Arrays and lists are similar in many ways. Both represent a collection of objects. In this camp (and beyond) arrays and lists will be the most common data structures you will use. When should you use one over the other? 

For starters, arrays are mutable, however they do not support methods such as `pop` or `append`. Once initialized the size of an array cannot be easily changed. If your application needs to change the size of a collection, lists are the preferred option. 

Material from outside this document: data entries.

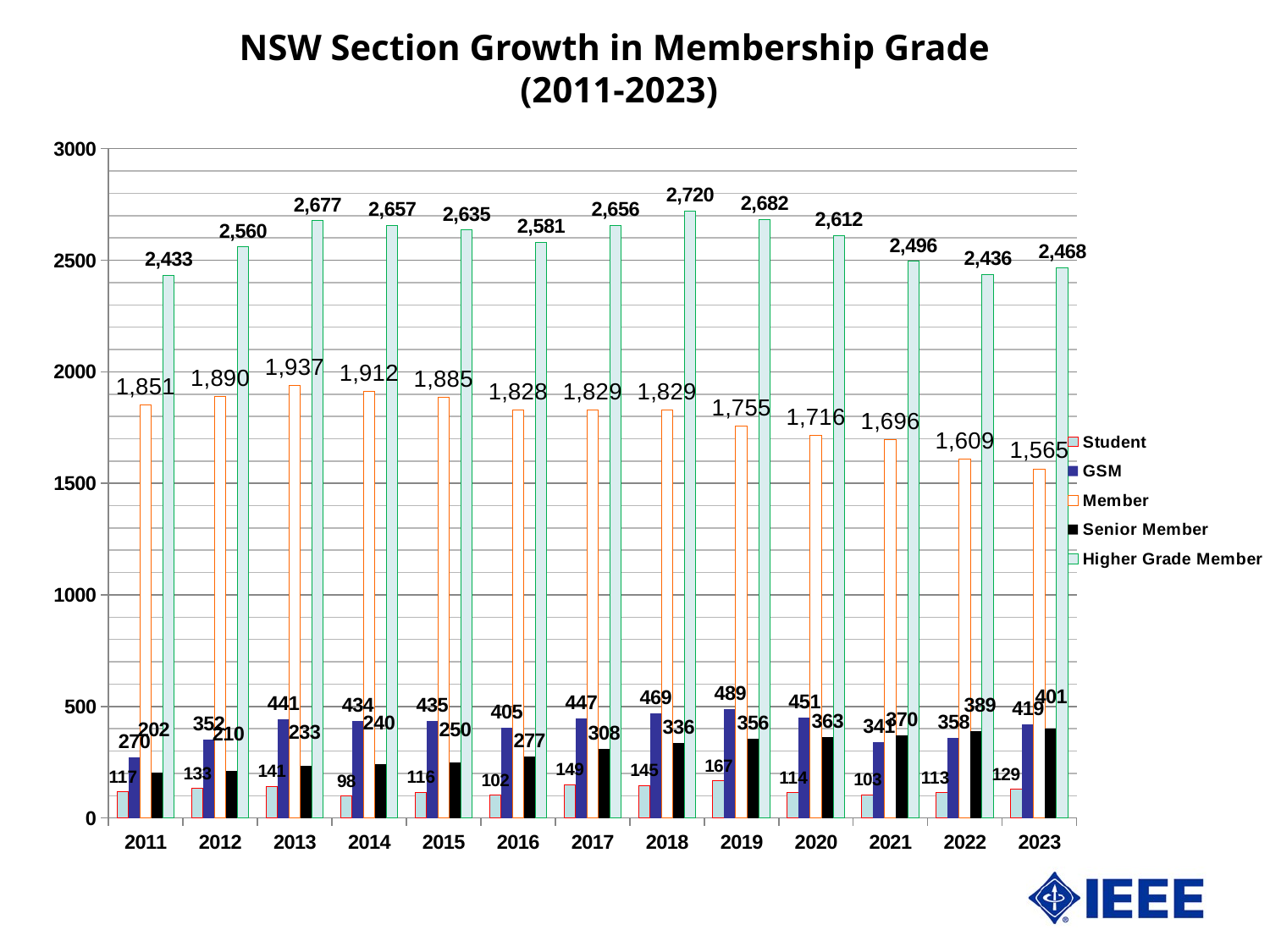
In which year is the Higher Grade Member value highest? 2018 What is the value for GSM in 2011? 270 What is the value for Senior Member in 2023? 401 Do the Senior Member values rise or fall from 2011 to 2023? rise What is the difference between the Member value in 2011 and in 2023? 286 What kind of chart is shown on the slide? bar chart How many years are shown on the x axis? 13 Which year has the larger GSM value, 2019 or 2020? 2019 How many series does the legend list? 5 In which year is the GSM value highest? 2019 What is the value for Member in 2013? 1,937 In which year is the Student value lowest? 2014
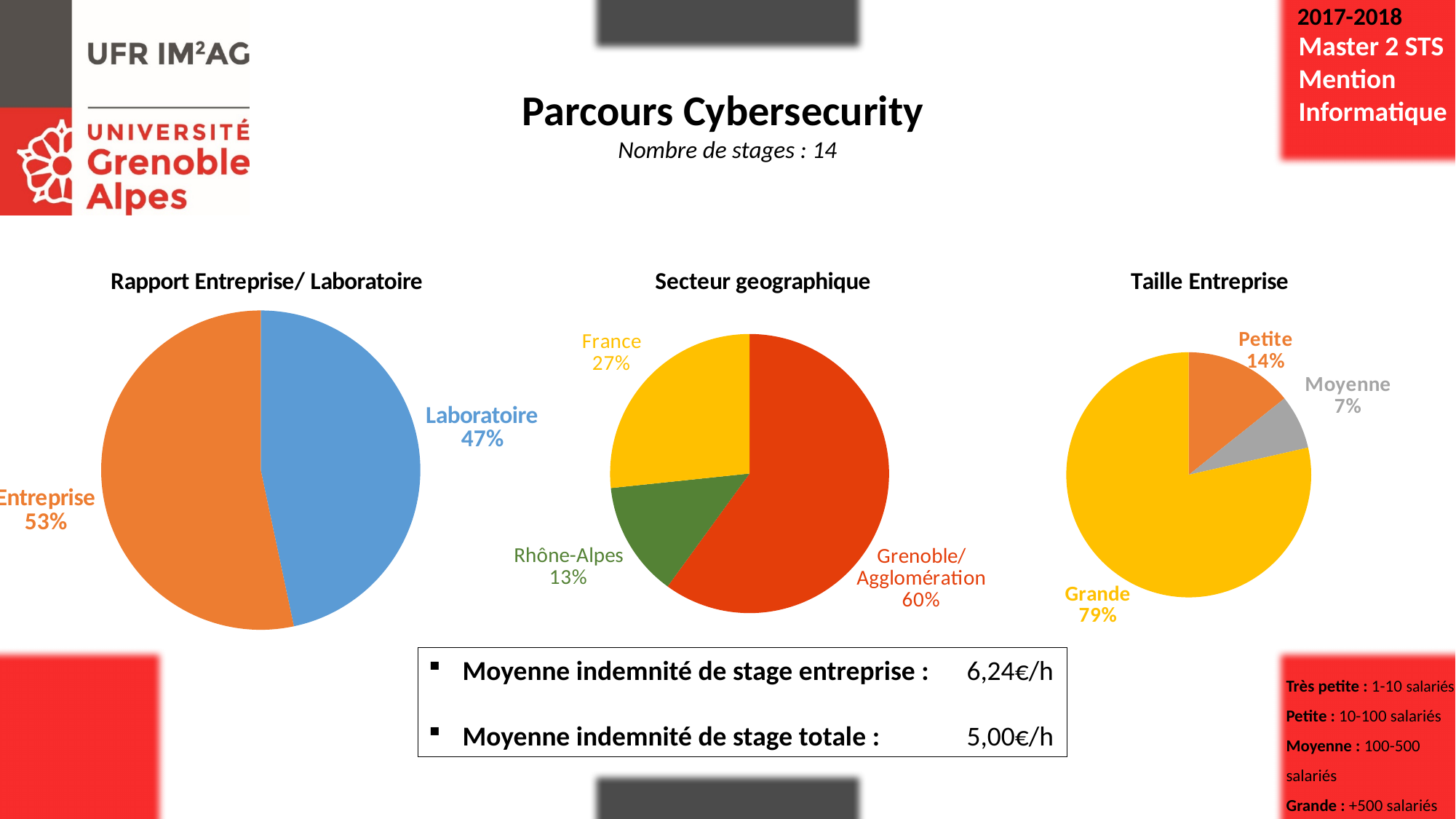
What type of chart is the 'Taille Entreprise' chart? Pie chart In the 'Secteur geographique' chart, what share is Rhône-Alpes? 13% How many slices does the 'Secteur geographique' chart have? 3 In the 'Rapport Entreprise/ Laboratoire' chart, which slice is larger, Entreprise or Laboratoire? Entreprise In the 'Rapport Entreprise/ Laboratoire' chart, what share is Laboratoire? 47% In the 'Taille Entreprise' chart, what is the difference between the Petite share and the Moyenne share? 7% In the 'Secteur geographique' chart, what is the difference between the France share and the Rhône-Alpes share? 14% In the 'Taille Entreprise' chart, which category has the largest share? Grande In the 'Secteur geographique' chart, which category has the smallest share? Rhône-Alpes In the 'Rapport Entreprise/ Laboratoire' chart, what share is Entreprise? 53%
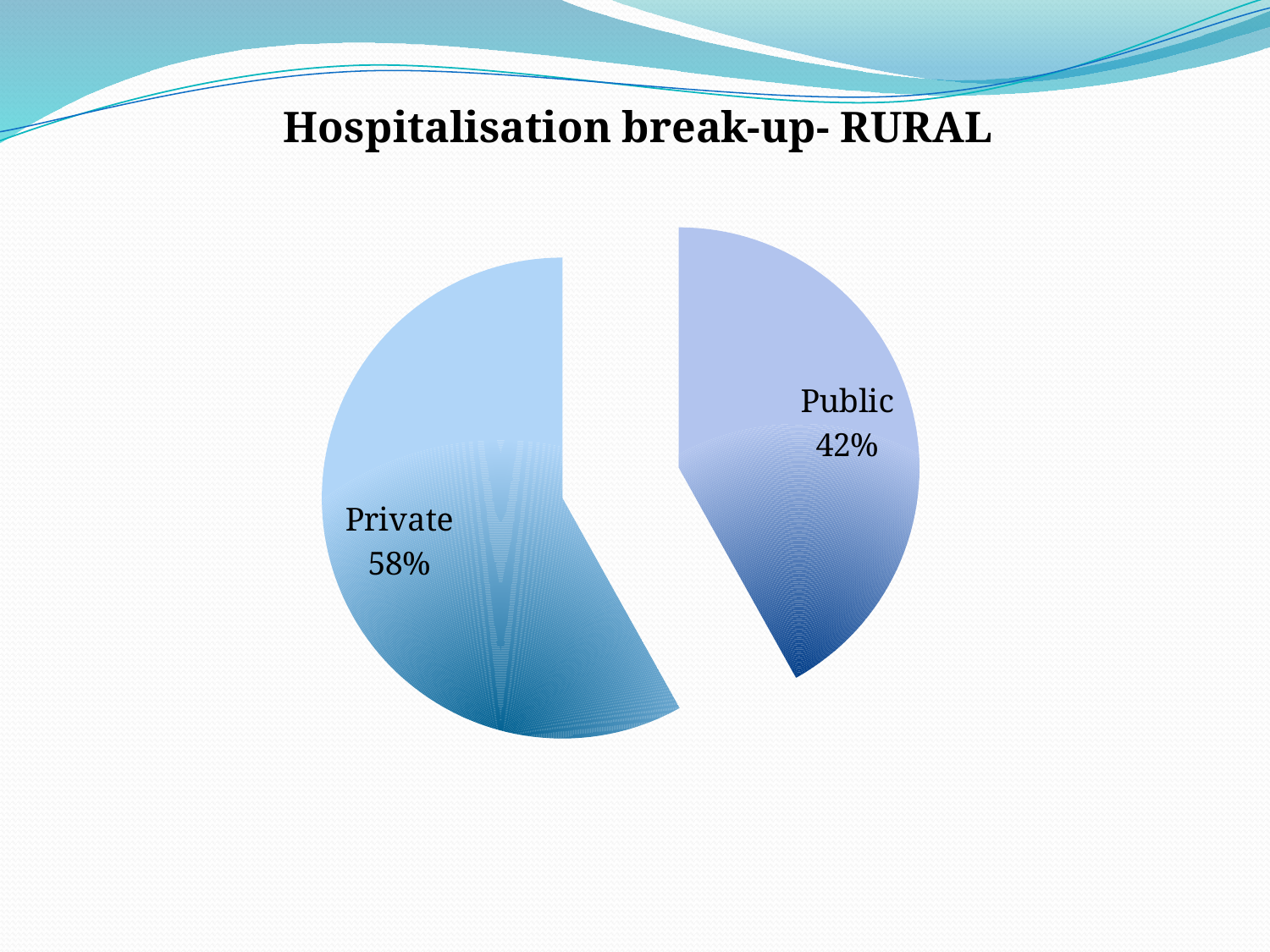
What is the value for Public? 42% Which category has the smallest share? Public What type of chart is shown on the slide? Pie chart What is the value for Private? 58% Which is larger, Private or Public? Private What share of the pie does Public represent? 42% Which category has the largest share? Private Is the value for Private greater or less than 50%? greater What is the difference between the Private and Public shares? 16% What is the title of the slide? Hospitalisation break-up- RURAL How many slices does the pie chart have? 2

Another difference between arrays and lists is how operators are defined. We saw earlier how we can add two arrays together or multiply them by a number. This behaviour is different from how it is handled with lists.

In [None]:
a_array = np.array([1,2])
b_array = np.array([3,4])

a_list = [1,2]
b_list = [3,4]

print("a_array + b_array:", a_array + b_array)
print("a_list + b_list:  ", a_list + b_list)

print("2*a_array:", 2*a_array)
print("2*a_list: ", 2*a_list)

a_array + b_array: [4 6]
a_list + b_list:   [1, 2, 3, 4]
2*a_array: [2 4]
2*a_list:  [1, 2, 1, 2]


It's possible to convert from a list to an array or vice versa. NumPy arrays provide the method `tolist()` which converts an array to a list.

In [None]:
c = a.tolist()
type(c)

list

NumPy also provides the function `asarray` that takes a list and returns an array.

In [None]:
d = np.asarray(c)
type(d)

numpy.ndarray

# Documentation - NumPy

But what if you forget how to properly use a function from NumPy? Or maybe you want to look for other functions that might be of use to you? Well, computer programmers have you covered, with **documentation**. Just like with informational user manuals that come with a new car, microwave, cell phone, etc, Python modules come with their own user manuals! A link the to NumPy's documentation manual can be found here [NumPy docs link](https://numpy.org/doc/stable/user/index.html). At this website, you'll find a list of contents leading to different and helpful resources for using NumPy in Python code, such as their [absolute beginner's guide](https://numpy.org/doc/stable/user/absolute_beginners.html). When in doubt, look at the documentation website!

For completeness, the Python `math` module documentation can be found here [math docs](https://docs.python.org/3/library/math.html#) which is a part of the greater [Python documentation website](https://docs.python.org/3/).

A word of caution, larger projects like NumPy are well supported, but some projects are not so fortunate. As a result, smaller Python module projects may not have as good documentation as good documentation takes a lot of time and resources to make! However, there are still ways to find out useful information concerning individual modules and their functions. Often times, Google Search will be your friend, particularly any search results that take you to stackoverflow.com, and a useful resource when stuck on a programming problem.